The QC 35 II Gaming have a customizable button that can be used to control ANC. It can also summon Alexa or Google Assistant. This is a key feature for the QC 35 II wireless headphones, but its irrelevant for a gaming headset. It can be useful while you’re using the QC 35 II Gaming as wireless headphones, and the built-in mic is preferable to yelling at your phone from across the room.
As mentioned earlier, the QC 35 II Gaming come with a volume puck. Its inclusion is a wise move by Bose, as it does ease the annoyance of wired use. Without the puck, you’d have to plug the headset into your desktop’s 3.5mm audio directly, and that would be a chore. Controlling volume by twisting the puck is also more convenient than using the headphone’s volume buttons.
Yet wire length was still an issue. A short 3-foot 3.5mm audio cord connects the microphone to the puck. It’s barely long enough for the job. I usually route the audio cord on my wired headphones around the side of my desk to keep it from snagging on my keyboard or the HOTAS (hands on throttle-and-stick) I use for Microsoft Flight Simulator, but that’s not possible here.
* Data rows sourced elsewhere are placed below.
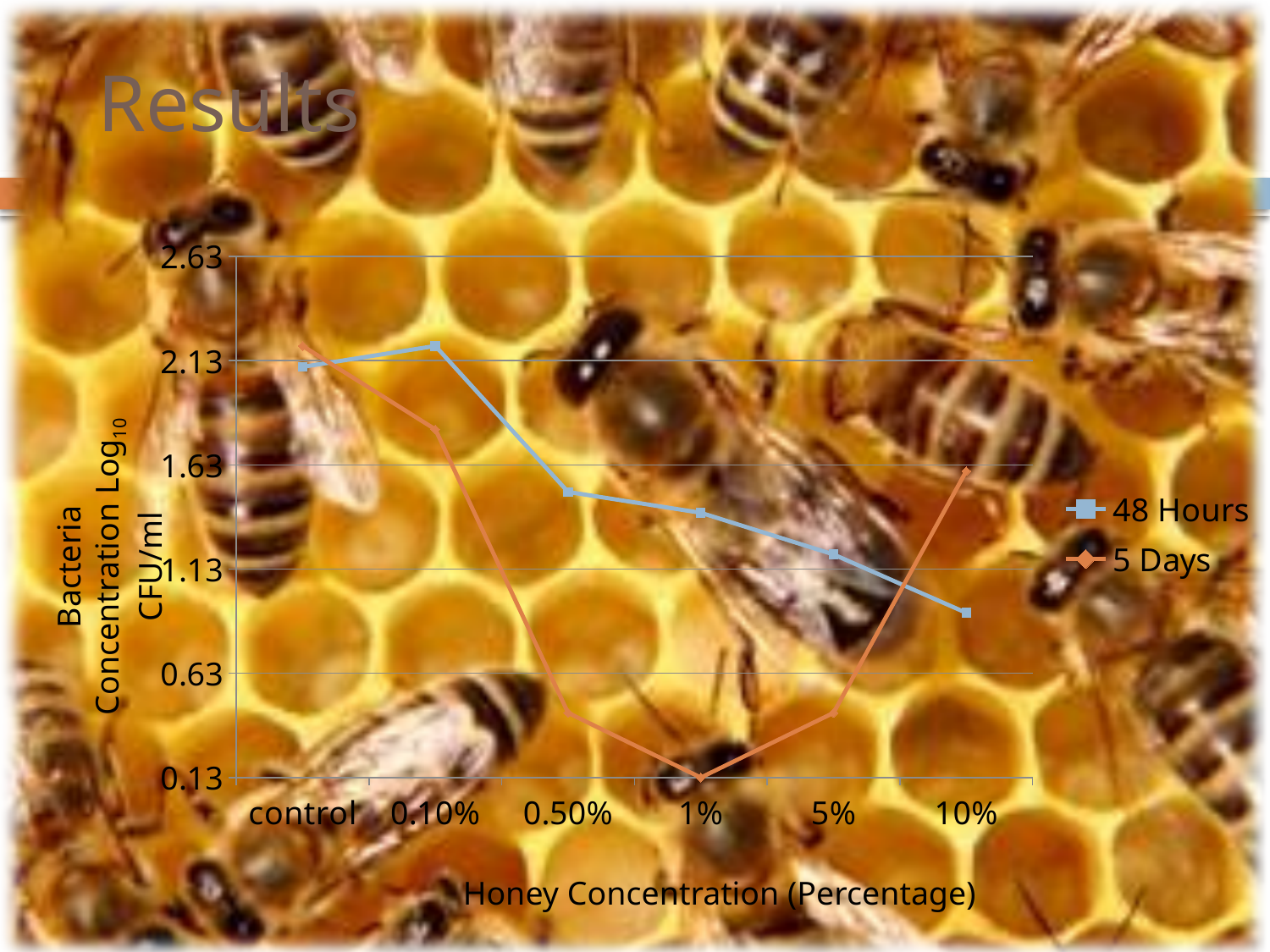
How many series does the legend list? 2 Which series are listed in the legend? 48 Hours and 5 Days What is the title of the x axis? Honey Concentration (Percentage) Is the 48 Hours value at 0.50% greater or less than 1.63? less At which honey concentration is the 48 Hours series lowest? 10% What kind of chart is shown on the slide? line chart At 5% honey concentration, which series has the higher value, 48 Hours or 5 Days? 48 Hours Is the 48 Hours value at 10% greater or less than 1.13? less Is the 5 Days value at 10% greater or less than 1.13? greater How many honey concentration categories are plotted on the x axis? 6 At which honey concentration is the 5 Days series lowest? 1%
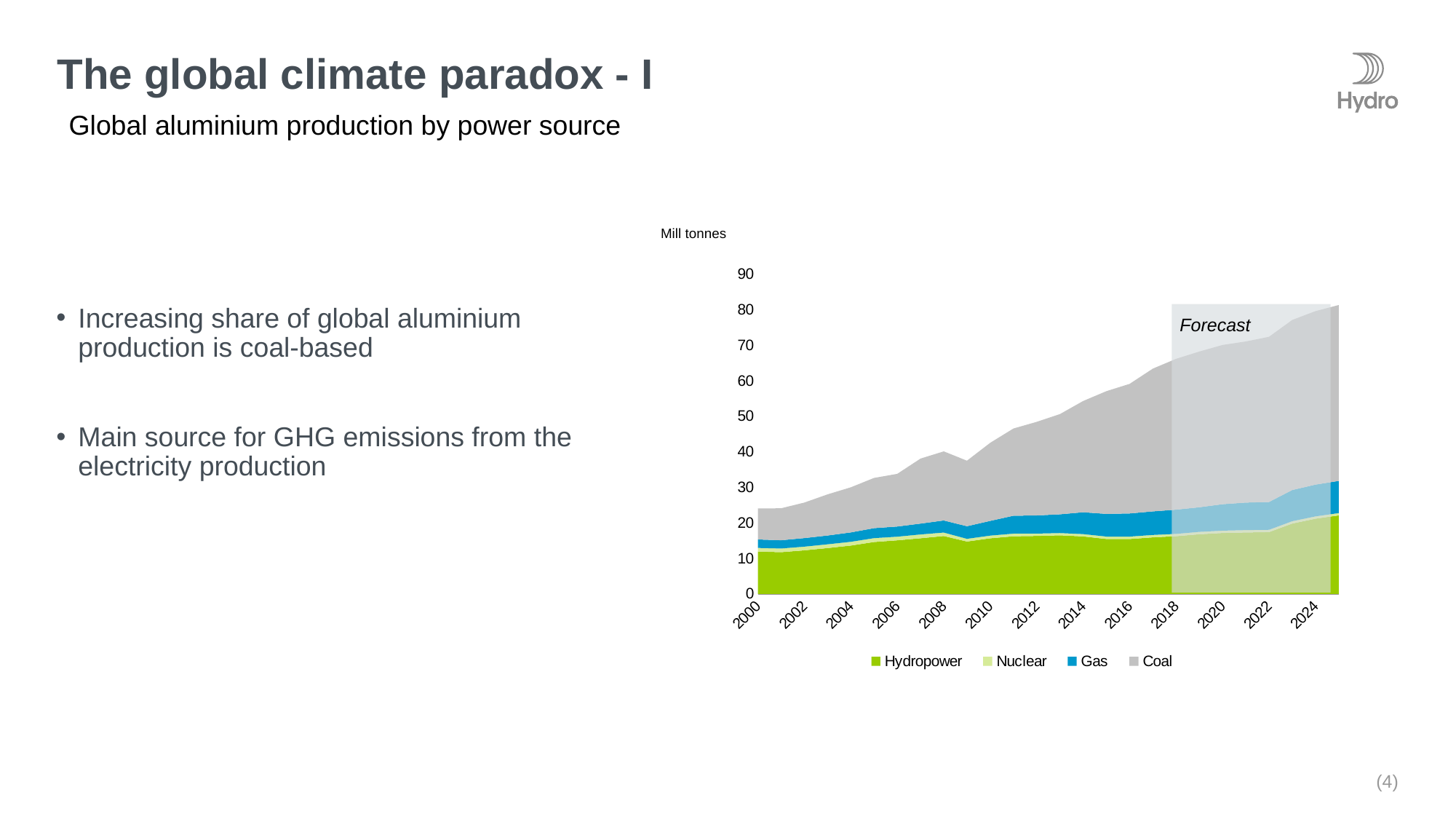
Is the total production in 2000 greater or less than 30 mill tonnes? less How many series does the legend list? 4 Is the total production in 2010 greater or less than 50 mill tonnes? less Does total global aluminium production rise or fall from 2000 to 2024 in the chart? Rise Which power sources are listed in the chart legend? Hydropower, Nuclear, Gas, Coal Which power source accounts for the smallest share of production in 2024? Nuclear What unit is shown on the y axis of the chart? Mill tonnes How many year labels are shown on the x axis? 13 Is the hydropower-based production in 2000 greater or less than 20 mill tonnes? less Which power source accounts for the largest share of production in 2024? Coal What kind of chart is shown on the slide? Stacked area chart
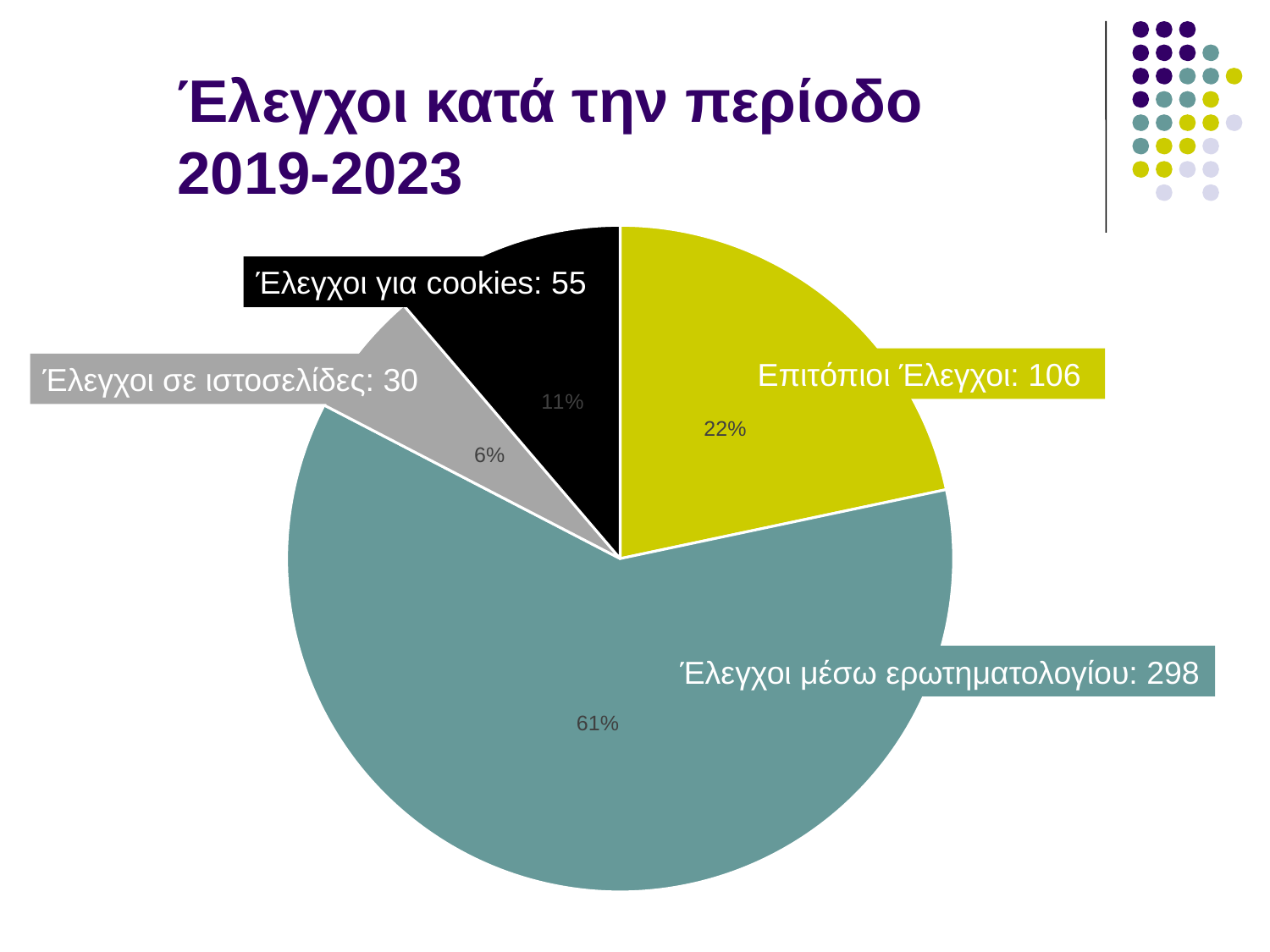
Which is larger, the value for Έλεγχοι για cookies or the value for Έλεγχοι σε ιστοσελίδες? Έλεγχοι για cookies What is the value for Έλεγχοι για cookies? 55 What is the value for Έλεγχοι μέσω ερωτηματολογίου? 298 What kind of chart is shown on the slide? pie chart How many slices does the pie chart have? 4 What is the difference between the values for Επιτόπιοι Έλεγχοι and Έλεγχοι για cookies? 51 Which category has the largest slice of the pie? Έλεγχοι μέσω ερωτηματολογίου What share of the pie does Έλεγχοι για cookies represent? 11% Which category has the smallest slice of the pie? Έλεγχοι σε ιστοσελίδες What is the value for Έλεγχοι σε ιστοσελίδες? 30 What is the value for Επιτόπιοι Έλεγχοι? 106 What share of the pie does Έλεγχοι μέσω ερωτηματολογίου represent? 61%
The Bose QuietComfort 35 II Gaming are excellent wireless headphones shoehorned into a disappointing gaming headset. They look great, sound great, and have excellent ANC. But their wired implementation of gaming connectivity is not ideal, and it’s hard to square that with the $330 price tag.
Is there a better alternative?
Yes. The SteelSeries Arctis Pro Wireless, Sennheiser GSP 670, and HyperX Cloud Flight S are examples of great gaming headsets that can connect over wireless or Bluetooth. If you just want a gaming headset, solid entries like the Logitech G733 start at $130.
The Bose QC 35 II Gaming have them beat as everyday headphones, but if you’re buying a gaming headset, gaming is the priority. Other gaming headsets are easier to use, support wireless gaming, and have 7.1 virtual surround sound.
How long will it last?
The QC 35 II Gaming are exceptionally well-built, and personally, I’ve never broken a headset or a pair of headphones (though I did wash my AirPods). Accidents aside, you can expect the QC 35 II Gaming to last as long as the battery life holds up. Heavy users might want a new pair in three years, but I think most owners will enjoy at least five years of use.
Should you buy it?
No. The Bose QuietComfort 35 II are great wireless headphones, but they’re disappointing as a gaming headset. Gamers should stick with headsets built for gaming from the ground up.